SURİYE içsavaşı Rusya'nın askeri güç olarak katılmasıyla
büsbütün kördüğüme döndü.
İnsani facialar daha da büyüyor.
Dün Ankara’da Şansölye Merkel, Rusya’nın Suriye’deki davranışını şu
sözlerle tanımladı:
“Binlerce kişi Rus bombardımanına maruz kalıyor. Binlerce insan acı
içinde kıvranıyor.”
Görülüyor ki Rusya Suriye’de IŞİD’i değil “binlerce insanı”
bombalıyor, öldürüyor, göçe zorluyor.
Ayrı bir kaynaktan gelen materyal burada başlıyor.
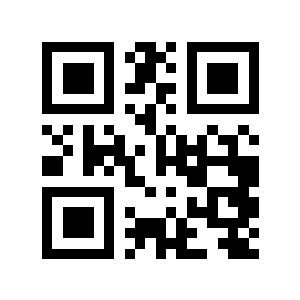 清荷二维码生成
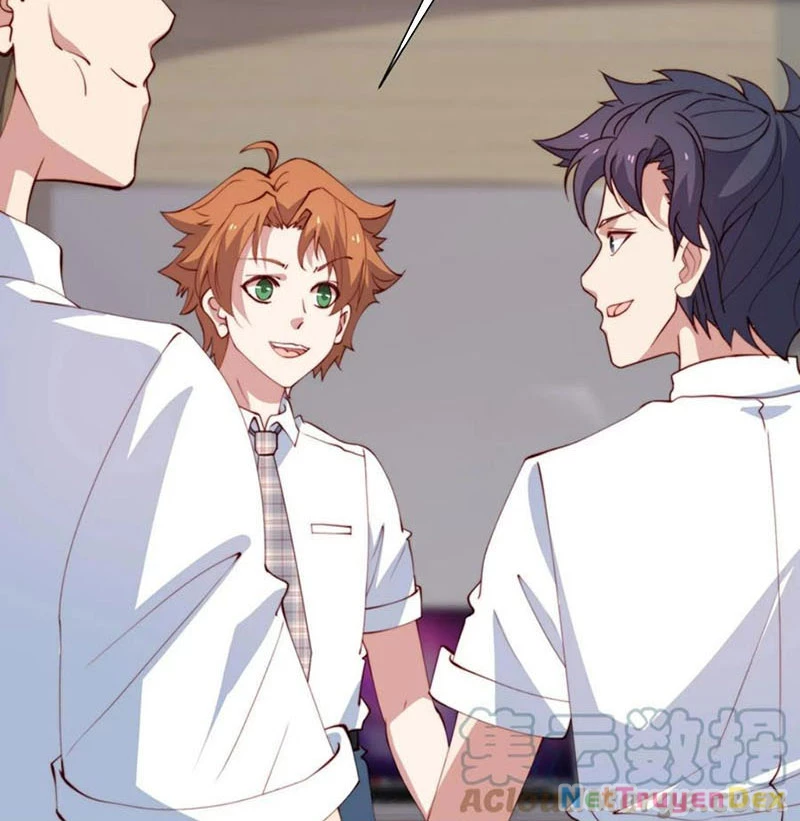 Slime ta treo cự long lên đánh là hợp lý nhỉ? Chapter 71 - Trang 2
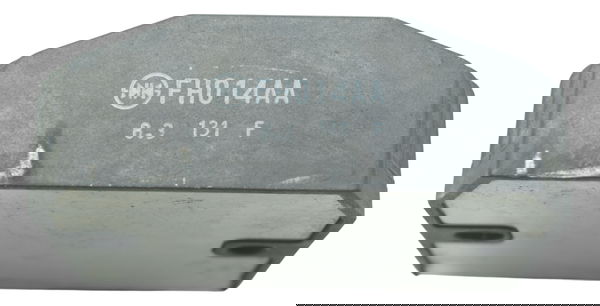 Retificador Carga Honda Cbr 1000 Rr 08-11 Original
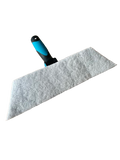 Pad blanc Support Moerman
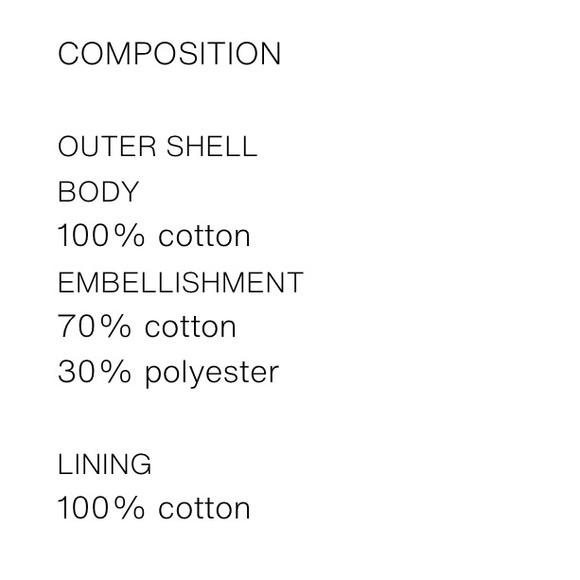 Zara NWT White Crochet & Beaded Sleeveless Top - Picture 7 of 8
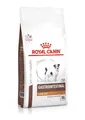 ROYAL CANIN Gastrointestinal Low Fat Small Dog 1,5kg
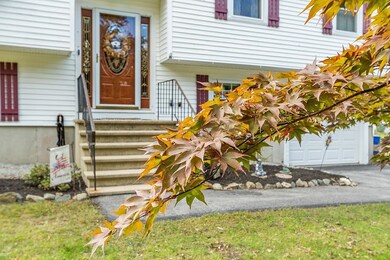 21 Jakes Ln, Merrimack, NH 03054 - photo 3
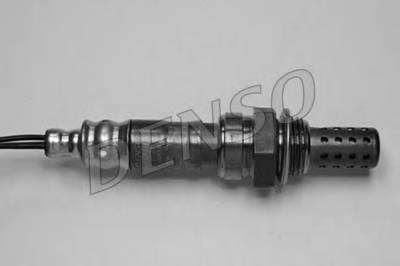 DOX1381 Denso sonda lambda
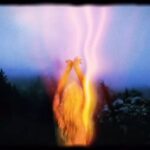 Kesha Instagram - keshaiswaitingforyou.com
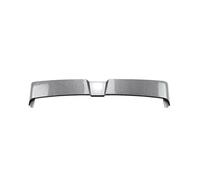 Alerón Trasero para Golf 6 MK6 2009-2012, modificación | Alerón trasero de coche, aletas traseras para Golf 6 MK6 2009-2012, modificación exterior del alerón de ala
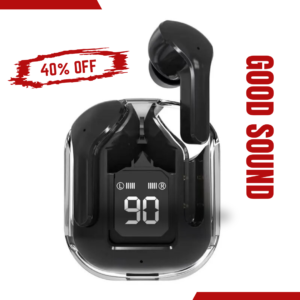 Original Air31 Earbud/sale /best price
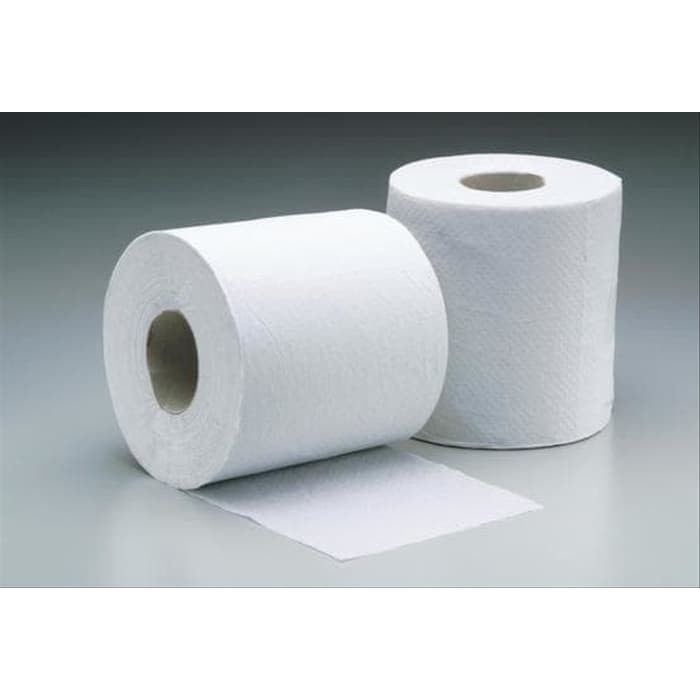 TISSUE LIVI SMART DUE / TISSUE LIVI TOILET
Bu sadece Türkiye’nin iddiası
değildir; Merkel’in de tanıklığıyla tescil edilmiş bir
gerçektir.
Putin Suriye’de niye “binlerce insana” bunu yapıyor?
Suriye’de Putin-Esad ikilisine sağlam zemin oluşturacak bir
demografi yaratmak için!
Uluslararası hukukta da siyaset biliminde de bunun adı “etnik
temizlik”tir.
RUS JEOPOLİTİĞİ
En ağır fatura Türkiye’ye çıkıyor; hem ağır mülteci sorunuyla
hem artan güvenlik riskiyle!
Soğuk Harp döneminin ideolojik çatışması sona erdi fakat jeopolitik
rekabet aynen devam ediyor. Putin, Sovyet jeopolitiğini
uyguluyor.
Tarihte olduğu gibi bugün de Rus jeopolitiğinin odaklandığı
coğrafyalardan biri Türkiye’dir. Onun içindir ki “uçak
düşürülmesine tepki”nin çok ötesine geçen davranışlarla Türkiye’yi
zaafa uğratmaya çalışıyor. Putin artık Suriye’de “vekalet
savaşı”nın ötesinde bilfiil savaş yürütüyor.
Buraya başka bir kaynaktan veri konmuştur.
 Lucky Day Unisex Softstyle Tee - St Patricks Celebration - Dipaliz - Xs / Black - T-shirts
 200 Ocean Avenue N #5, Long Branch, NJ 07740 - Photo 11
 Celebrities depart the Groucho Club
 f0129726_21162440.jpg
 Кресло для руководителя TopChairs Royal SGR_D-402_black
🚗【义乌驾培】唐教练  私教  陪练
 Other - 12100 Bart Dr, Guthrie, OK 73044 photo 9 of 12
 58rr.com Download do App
Soğuk Harp döneminden daha kötü durum, bugün onu frenleyip
dengeleyen bir “karşı güç” olmamasıdır. Obama, en aciz ABD
başkanlarından biri olsa gerek. Rusya’nın hedeflediği “nüfuz
alanları”nı Rusya’ya bıraktı adeta.
MERKEL’İN TAVRI
Doğrusu, Batı dünyasında Suriye faciasının olası sonuçları hakkında
sadece Merkel bir bilinç gösteriyor.
Türkiye’nin tek başına durduramayacağı göçmen tsunamilerinin
Avrupa’da hem sosyal düzeni sarsarak hem aşırı sağı kışkırtarak çok
büyük sorunlara yol açacağını görüyor. Bir düzene sokmak
gerektiğini söylüyor:
“Mümkün olduğu kadar kontenjan yaratarak yasal yollarla
Suriyelilerin Türkiye’den Avrupa’ya gelmesini istiyoruz. Buradaki
yükü paylaşmak istiyoruz. Şu anda yasadışı göç sözkonusu. Arada
tacirler var. Bu kaçakçılar para kazanıyor ve suçsuz insanlar
denizde ölüyor. İşte bunu engellemeliyiz.”
Bu yaklaşımı AB ülkeleri paylaşsa sorun hafifletilebilir. Fakat
“zengin Avrupa bencilliği” çok ümit vermiyor.